Dhoom: 2 falls short of expectations
By Arthur J Pais – Rediff.com
It is bigger and splashier than the first film in the series, but Dhoom:2 is less entertaining than its predecessor.
Though Dhoom was unconvincing like most Bollywood masala films, it was still a pleasant package and went on to become a surprise hit in India. Now, its director Sanjay Gadhvi has made a far more exotic film, with a bigger star cast that includes Aishwarya Rai at her bewitching best.
But the clumsily-scripted film is entertaining only intermittently. And while it has a few funny scenes involving the inept police officer Ali (Uday Chopra), it never goes full blast at anything it tries.
Given its attractive star cast and hype — not to forget two energetic songs, one featuring Bipasha Basu and the other Hrithik Roshan — the film may still emerge as a crowd-pleaser.
To heist film enthusiasts, Dhoom: 2 is anything but a yawn. Trivia hunters could have a field day listing the films that have ‚inspired‘ over a dozen scenes in the new film. Look out for the scenes in which the master thief appears in several disguises, and see if you can recognise the Hollywood inspirations.
Among the weakest scenes in the film are the ones set in Brazil in which Mumbai police officer Jai Dixit (Abhishek Bachchan) and sidekick Ali try to foil a daring heist by the master thief (Hrithik) simply known as A. It is strange indeed that there is no Brazilian police officer in sight as Jai and Ali go after him and his moll Sunehri (Ash). You seldom get to sense what Rio is like.
The first half of the film, which follows a train robbery in Africa by the mysterious A, has several plot developments that are, charitably put, half-baked.
Jai’s wife Sweetie (Rimi Sen, who appears for about five minutes) is expecting their first baby but he is distracted by the sudden appearance of an old sweetheart, Shonali (Bipasha), who is also a police officer.
Jai and Shonali work together to nab the master thief. Ali, luckless in love, hopes that he can woo Shonali and in the process also save Jai’s marriage.
Scriptwriter Vijay Krishna Acharya and director Gadhvi are clearly at a loss in the first half. They set us up for a complicated development, perhaps a domestic drama that involves suspicion with a hint of adultery. But suddenly, they write off the potential complications by sending Jai and Ali to Brazil in pursuit of the master thief, and we don’t see Shonali or Jai’s wife again.

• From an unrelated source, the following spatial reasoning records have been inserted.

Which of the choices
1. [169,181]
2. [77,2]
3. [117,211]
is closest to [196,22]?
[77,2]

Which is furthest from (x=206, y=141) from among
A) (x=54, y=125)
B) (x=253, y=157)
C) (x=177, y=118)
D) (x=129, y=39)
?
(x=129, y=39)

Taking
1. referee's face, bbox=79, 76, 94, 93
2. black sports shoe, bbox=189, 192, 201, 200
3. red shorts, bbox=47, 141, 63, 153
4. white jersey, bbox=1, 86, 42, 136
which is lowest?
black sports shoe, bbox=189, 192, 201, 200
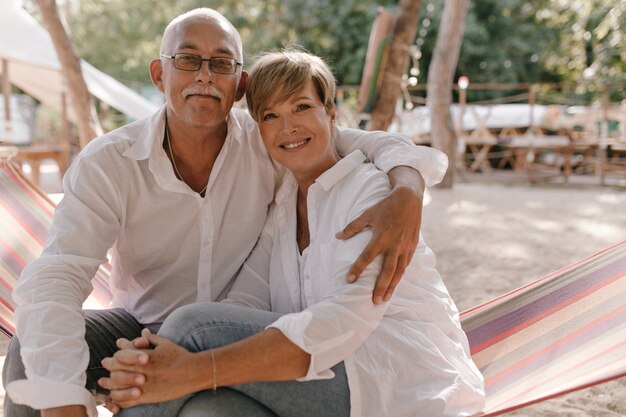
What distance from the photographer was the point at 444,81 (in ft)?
29.5

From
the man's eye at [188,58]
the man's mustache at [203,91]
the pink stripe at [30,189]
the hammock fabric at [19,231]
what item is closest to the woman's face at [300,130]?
the man's mustache at [203,91]

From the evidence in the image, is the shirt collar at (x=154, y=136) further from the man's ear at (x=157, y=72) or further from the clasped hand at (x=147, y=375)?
the clasped hand at (x=147, y=375)

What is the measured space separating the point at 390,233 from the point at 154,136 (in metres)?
0.80

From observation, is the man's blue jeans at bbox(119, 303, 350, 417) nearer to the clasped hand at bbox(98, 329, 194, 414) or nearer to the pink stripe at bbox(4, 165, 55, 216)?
the clasped hand at bbox(98, 329, 194, 414)

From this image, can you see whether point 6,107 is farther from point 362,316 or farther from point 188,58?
point 362,316

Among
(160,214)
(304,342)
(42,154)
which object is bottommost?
(42,154)

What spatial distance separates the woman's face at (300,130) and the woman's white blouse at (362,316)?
0.08m

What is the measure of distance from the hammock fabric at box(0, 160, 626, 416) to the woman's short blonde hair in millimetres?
843

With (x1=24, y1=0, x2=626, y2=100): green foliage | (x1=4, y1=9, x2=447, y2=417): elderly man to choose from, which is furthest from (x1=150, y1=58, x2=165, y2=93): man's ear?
(x1=24, y1=0, x2=626, y2=100): green foliage

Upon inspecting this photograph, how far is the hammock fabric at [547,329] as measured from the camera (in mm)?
1578

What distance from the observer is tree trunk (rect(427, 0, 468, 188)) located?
866 centimetres

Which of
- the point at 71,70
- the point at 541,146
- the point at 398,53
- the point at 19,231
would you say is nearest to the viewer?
the point at 19,231

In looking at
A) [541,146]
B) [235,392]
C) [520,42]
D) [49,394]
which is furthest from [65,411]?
[520,42]

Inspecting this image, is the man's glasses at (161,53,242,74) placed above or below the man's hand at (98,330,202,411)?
above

In the script devoid of any real stunning or heart-tugging moments, there are a few minor surprises, though. In Rio, Ali and Jai are staying with Shonali’s identical twin; how she has been living in Brazil is an unexplained mystery.
Unlike her sister in India, she takes a shine to Ali. But her character too is hardly developed. Though Bipasha looks quite attractive in both the roles, she has hardly anything to do except gyrate in two songs with mediocre tunes (music by Pritam, who recycles the theme song of Dhoom endlessly).
Ash’s character too is all gloss and no depth. You seldom feel any tension in her behaviour and expressions as she accompanies the master thief on potentially dangerous missions.
Sunehri enters the film nearly 50 minutes after its opening in a disguise. In no time, she is wearing the flimsiest of clothes.
Once she opens her mouth — and she does it two minutes after appearing in the film — she spoils the image. There is no sensuality anymore, and half an hour later, one wonders what made the master thief fall for her. Even the kissing scene between her and the master thief barely has any passion.
With all its faults, there are a few things the movie can boast of, especially in terms of male performances.
Abhishek Bachchan looks rugged and turns in a decent performance. Hrithik is charismatic but goes around as if he is still in the Krrish mode. Uday could be the leather-faced comedian of the season but his bumbling scenes received the warmest applause at the opening day screening in New York
The ending is anything but mysterious. No one should be surprised if there is another Dhoom in the works.